For now he runs his hands through my chest hair and tries to touch all of me at once. It doesn't exactly work, but I'm not complaining. It's stupid and wonderful and almost makes dying worthwhile.
I whimper into the crook of his neck as he pulls my body down to cover his. Our chests touch and move against each other. It is burning hot and electric like lighting. I feel chills and heat and skin and a million other conflicting sensations I've forgotten I could feel. His big, strong hands slip under my pants to knead my ass and it's like nothing I've ever felt before.

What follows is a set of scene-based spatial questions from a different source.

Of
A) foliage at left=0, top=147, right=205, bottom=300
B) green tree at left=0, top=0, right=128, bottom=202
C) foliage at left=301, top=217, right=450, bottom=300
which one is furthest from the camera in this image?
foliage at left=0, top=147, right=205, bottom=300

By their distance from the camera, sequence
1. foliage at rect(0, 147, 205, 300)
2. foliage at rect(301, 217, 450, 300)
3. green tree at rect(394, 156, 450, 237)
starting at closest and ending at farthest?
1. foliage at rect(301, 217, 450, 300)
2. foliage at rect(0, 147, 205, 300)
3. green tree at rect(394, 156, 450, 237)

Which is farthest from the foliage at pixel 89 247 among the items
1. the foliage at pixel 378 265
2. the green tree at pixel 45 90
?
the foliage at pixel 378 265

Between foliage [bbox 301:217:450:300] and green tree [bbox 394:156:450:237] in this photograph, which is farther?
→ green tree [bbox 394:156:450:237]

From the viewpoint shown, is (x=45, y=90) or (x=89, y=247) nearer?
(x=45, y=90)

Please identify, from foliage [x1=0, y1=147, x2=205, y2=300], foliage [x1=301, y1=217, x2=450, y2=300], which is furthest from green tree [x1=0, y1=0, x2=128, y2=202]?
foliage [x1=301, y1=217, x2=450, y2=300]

There is a thump and a clatter and a gasp. We both stop dead in our tracks. That wasn't me and that wasn't him. Our heads turn at much the same time to other end of the living room. Nathan's hands are still down my pants, still tightly gripping my ass and it still feels fantastic. Across the room a little old lady has fallen to the floor. Her walker toppled on its side and her hand gripping her heart. As we watch her eyes glaze over and before we can even move apart, try to make ourselves presentable for the first spirit we will met, a shadow descends on the corpse. It has no form, no features and it touches the body the same way we would. With an illusory grip that doesn't actually affect the physical form.
It sucks her soul out, which is funny because I don't know what a soul looks like but I can tell it sucked it out. Then it looks up at us with a face we can't so much see as sense. We are still naked from the waist up, Nathan with his hands down my pants but no longer gripping like before. This thing, this faceless, formless, incorporeal thing, it smirks at us. And then it disappears.